Billet d'humeur de la semaine - Lundi 20 Novembre 2023
Huit ans après le suicide du Pr Jean-Louis Mégnien par défenestration dans son hôpital, le tribunal correctionnel de Paris a condamné l’AP-HP, l’ancienne directrice et trois médecins pour harcèlement moral. Les attendus sont éclairants et démontent complètement la défense : le harcèlement « correspond bien à un processus objectif qui s’est enraciné de fin 2013 au 17 décembre 2015 dans des actes objectifs. »
Si nous pouvons nous féliciter de cette décision, elle intervient comme trop souvent avec la justice française après un bien trop long délai pour d’une part obtenir une réparation pour la famille mais aussi pour que de tels faits ne se reproduisent pas. Or, c’est là que le bât blesse car un autre drame est survenu le 3 février 2019 dans mon hôpital avec le suicide sur son lieu de travail d’un autre médecin dans un contexte similaire.
sans aucune honte, l’AP-HP a décidé de faire appel de la décision
L’autre scandale est le déni persistant des acteurs et surtout de l’institution car, sans aucune honte, l’AP-HP a décidé de faire appel de la décision. Ce refus de reconnaître une gestion administrative et médicale inadaptée et trop souvent harceleuse, se traduit également par le fait que les personnes condamnées ou mises en examen sont toujours en poste et assurent des missions d’encadrement du personnel avec le risque de la poursuite de comportements dangereux.
La dérive de l’hôpital est tout à fait similaire à celle qu’a connue France Télécom avec les mêmes conséquences. Au tournant de la fin du siècle dernier, nous sommes passés d’une logique de service public à celle d’une entreprise avec les logiques financières qui visent à réduire les coûts de personnels à tout prix en exerçant une pression visant à améliorer ce qu’ils appellent la productivité.
Nous avons assisté alors à une transformation des comportements d’un bon nombre de directeurs, assistés par un certain nombre de médecins placés à leur côté dans des fonctions de pouvoir. Fini les valeurs d’empathie, d’humanisme et de bienveillance qui sont des fondements de la médecine.
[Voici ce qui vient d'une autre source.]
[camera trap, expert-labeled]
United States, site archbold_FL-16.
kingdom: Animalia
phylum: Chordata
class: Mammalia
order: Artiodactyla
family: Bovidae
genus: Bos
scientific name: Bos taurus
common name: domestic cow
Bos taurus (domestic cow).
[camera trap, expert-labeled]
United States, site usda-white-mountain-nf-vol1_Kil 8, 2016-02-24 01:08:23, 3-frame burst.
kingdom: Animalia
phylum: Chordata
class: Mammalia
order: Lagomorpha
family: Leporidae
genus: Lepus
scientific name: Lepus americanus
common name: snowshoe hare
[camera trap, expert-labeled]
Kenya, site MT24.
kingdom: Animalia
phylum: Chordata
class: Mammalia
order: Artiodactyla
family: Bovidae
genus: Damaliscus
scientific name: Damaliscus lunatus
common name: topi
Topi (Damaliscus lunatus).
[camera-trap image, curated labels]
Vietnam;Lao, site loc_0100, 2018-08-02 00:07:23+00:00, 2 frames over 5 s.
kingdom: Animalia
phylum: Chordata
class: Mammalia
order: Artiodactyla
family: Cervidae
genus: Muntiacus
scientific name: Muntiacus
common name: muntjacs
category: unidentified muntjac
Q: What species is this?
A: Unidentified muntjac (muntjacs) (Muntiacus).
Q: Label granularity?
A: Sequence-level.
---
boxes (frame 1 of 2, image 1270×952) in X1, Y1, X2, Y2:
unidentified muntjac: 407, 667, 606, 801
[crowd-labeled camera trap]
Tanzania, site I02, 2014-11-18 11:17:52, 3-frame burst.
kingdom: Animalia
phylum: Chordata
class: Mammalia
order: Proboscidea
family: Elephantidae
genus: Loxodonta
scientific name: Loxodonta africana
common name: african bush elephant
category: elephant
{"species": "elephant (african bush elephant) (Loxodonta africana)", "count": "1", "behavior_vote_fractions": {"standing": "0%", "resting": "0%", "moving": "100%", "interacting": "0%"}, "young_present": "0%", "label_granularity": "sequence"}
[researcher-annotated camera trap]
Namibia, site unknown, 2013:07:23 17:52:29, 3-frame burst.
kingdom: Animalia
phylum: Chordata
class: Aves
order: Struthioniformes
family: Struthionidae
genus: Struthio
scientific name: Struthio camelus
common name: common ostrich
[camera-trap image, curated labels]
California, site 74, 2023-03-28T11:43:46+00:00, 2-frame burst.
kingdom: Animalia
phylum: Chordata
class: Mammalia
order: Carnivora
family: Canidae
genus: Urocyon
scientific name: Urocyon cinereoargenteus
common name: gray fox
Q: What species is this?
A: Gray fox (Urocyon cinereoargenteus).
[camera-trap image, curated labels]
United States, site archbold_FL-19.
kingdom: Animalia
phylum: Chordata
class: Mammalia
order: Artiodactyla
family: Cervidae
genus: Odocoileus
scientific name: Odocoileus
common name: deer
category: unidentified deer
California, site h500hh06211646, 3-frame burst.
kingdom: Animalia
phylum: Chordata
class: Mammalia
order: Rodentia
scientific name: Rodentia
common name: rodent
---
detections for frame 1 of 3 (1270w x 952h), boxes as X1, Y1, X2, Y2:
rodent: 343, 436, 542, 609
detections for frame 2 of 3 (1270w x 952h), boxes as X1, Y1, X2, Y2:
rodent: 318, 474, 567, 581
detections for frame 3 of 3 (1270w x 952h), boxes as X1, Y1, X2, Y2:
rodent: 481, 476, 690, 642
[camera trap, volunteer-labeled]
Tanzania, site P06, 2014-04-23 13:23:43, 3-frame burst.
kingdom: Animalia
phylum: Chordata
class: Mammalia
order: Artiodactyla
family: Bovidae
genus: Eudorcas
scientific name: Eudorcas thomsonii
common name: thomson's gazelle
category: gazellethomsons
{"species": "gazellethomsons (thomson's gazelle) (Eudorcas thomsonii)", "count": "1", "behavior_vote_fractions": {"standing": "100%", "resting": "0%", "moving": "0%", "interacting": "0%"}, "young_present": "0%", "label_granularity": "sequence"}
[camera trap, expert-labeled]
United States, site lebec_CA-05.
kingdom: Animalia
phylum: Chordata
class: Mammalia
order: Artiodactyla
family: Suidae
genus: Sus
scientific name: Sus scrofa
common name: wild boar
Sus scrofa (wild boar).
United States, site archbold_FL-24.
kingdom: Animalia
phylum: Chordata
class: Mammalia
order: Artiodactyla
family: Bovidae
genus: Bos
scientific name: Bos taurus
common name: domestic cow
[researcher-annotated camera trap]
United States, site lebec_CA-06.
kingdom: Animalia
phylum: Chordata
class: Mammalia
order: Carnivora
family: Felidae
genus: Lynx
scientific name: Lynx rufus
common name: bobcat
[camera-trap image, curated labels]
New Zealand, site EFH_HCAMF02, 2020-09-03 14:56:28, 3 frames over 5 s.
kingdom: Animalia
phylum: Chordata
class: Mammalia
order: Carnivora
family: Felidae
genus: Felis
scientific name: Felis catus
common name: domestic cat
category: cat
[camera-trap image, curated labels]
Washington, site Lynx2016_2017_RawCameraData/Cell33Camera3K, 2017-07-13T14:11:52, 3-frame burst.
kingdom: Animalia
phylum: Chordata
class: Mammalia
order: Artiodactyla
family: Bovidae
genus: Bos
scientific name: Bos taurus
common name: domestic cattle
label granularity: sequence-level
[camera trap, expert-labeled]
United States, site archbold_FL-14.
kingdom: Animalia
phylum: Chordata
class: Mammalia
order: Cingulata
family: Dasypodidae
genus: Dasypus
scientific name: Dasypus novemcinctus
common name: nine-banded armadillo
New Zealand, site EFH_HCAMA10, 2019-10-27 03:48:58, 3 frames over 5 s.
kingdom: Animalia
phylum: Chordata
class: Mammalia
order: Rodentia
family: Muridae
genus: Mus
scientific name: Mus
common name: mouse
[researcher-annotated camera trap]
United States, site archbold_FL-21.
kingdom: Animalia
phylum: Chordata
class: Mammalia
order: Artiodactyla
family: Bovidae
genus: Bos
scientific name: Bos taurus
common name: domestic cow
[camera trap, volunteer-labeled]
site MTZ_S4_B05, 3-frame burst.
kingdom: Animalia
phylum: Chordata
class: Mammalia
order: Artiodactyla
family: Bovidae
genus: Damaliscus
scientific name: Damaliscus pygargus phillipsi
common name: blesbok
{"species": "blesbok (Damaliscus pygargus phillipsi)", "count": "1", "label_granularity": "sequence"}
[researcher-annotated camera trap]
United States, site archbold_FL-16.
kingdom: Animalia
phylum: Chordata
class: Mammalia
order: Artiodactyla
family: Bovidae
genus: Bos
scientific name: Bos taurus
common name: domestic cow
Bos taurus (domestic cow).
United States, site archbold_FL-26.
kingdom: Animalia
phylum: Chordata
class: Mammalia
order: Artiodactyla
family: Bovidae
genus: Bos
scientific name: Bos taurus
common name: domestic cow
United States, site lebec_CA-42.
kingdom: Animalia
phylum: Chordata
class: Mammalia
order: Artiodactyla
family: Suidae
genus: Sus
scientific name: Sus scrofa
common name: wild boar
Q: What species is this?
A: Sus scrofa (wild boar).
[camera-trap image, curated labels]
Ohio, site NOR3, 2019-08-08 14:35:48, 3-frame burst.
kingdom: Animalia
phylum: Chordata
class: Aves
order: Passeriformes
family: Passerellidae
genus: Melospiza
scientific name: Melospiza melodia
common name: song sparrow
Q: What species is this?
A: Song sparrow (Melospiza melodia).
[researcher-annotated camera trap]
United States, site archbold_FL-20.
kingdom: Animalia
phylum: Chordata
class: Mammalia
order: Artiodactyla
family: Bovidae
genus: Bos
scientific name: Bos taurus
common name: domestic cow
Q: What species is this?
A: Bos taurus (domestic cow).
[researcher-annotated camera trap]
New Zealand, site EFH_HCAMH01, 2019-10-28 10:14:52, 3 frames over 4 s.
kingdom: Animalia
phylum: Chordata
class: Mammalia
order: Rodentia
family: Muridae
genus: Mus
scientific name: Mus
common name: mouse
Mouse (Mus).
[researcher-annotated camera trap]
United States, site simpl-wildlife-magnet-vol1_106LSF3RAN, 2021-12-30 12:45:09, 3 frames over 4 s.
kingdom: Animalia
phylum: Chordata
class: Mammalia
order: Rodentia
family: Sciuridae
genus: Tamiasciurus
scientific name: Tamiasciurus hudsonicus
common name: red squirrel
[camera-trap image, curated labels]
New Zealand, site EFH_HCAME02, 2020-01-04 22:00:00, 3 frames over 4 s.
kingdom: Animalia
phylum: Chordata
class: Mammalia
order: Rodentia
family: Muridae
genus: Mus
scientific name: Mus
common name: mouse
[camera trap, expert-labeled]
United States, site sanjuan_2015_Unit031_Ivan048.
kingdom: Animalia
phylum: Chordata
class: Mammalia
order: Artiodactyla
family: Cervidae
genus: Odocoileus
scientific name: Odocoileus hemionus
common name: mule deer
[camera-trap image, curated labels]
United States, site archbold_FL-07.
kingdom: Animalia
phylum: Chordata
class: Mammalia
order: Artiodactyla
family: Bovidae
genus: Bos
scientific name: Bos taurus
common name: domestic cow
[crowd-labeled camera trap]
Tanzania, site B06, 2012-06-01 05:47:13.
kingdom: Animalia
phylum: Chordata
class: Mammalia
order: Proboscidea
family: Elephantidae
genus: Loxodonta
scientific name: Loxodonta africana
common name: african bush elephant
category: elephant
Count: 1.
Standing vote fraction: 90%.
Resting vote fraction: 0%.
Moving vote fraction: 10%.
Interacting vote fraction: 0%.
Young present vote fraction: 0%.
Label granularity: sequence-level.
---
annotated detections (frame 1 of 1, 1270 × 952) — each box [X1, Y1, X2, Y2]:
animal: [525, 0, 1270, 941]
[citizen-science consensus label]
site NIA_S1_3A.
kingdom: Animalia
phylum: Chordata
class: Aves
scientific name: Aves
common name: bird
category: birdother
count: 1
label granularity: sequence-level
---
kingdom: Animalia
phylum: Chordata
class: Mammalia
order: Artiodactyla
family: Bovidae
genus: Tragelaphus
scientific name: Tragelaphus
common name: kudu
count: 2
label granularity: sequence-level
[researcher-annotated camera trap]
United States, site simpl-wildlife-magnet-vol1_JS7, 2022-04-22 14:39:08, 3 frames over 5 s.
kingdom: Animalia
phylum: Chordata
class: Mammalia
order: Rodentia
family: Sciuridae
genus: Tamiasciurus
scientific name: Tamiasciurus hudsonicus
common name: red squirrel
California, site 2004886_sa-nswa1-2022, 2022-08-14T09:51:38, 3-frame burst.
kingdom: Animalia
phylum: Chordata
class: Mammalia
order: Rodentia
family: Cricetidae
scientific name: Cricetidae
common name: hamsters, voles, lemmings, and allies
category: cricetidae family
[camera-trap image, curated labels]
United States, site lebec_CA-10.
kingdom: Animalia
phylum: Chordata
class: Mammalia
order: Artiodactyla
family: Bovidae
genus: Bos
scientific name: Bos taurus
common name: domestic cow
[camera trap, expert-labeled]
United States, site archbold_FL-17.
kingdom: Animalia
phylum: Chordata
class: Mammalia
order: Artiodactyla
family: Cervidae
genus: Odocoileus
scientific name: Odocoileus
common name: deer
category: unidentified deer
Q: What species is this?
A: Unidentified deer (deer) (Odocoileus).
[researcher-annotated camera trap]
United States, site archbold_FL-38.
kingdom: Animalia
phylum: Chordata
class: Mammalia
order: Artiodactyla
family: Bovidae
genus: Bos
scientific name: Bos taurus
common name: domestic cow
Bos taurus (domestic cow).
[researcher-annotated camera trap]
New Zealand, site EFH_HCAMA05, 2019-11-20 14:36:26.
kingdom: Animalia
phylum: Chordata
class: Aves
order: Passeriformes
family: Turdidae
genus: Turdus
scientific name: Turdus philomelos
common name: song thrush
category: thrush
Elles ont été remplacées par la tarification à l’activité, les groupes homogènes de malades, l’état prévisionnel des recettes et des dépenses, etc. traduits en acronymes déshumanisés T2A, GHM, EPRD !
Autre exemple de ces dérives, les formations proposées dans les écoles de commerce aux médecins devant prendre leurs fonctions de chefs de pôle avec un module au titre emblématique : « Comment se débarrasser des gêneurs ».
Cela est intolérable
Les soignants ont pour mission de soulager les souffrances des patients et ils ne peuvent le faire quand eux-mêmes subissent des conditions de travail qui les plongent dans un enfer qui malheureusement aboutit dans certains cas à des gestes sans retour.
Car, il faut bien insister qu’au-delà du cas ces deux professeurs qui sont médiatisés, ces dérives sont à l’origine d’autres drames qui ont touché toutes les catégories de personnels de l’hôpital, de l’infirmière, au personnel administratif et technique.
Alors j’espère qu’en appel la peine sera aggravée pour que ce management mortifère cesse enfin à l’hôpital.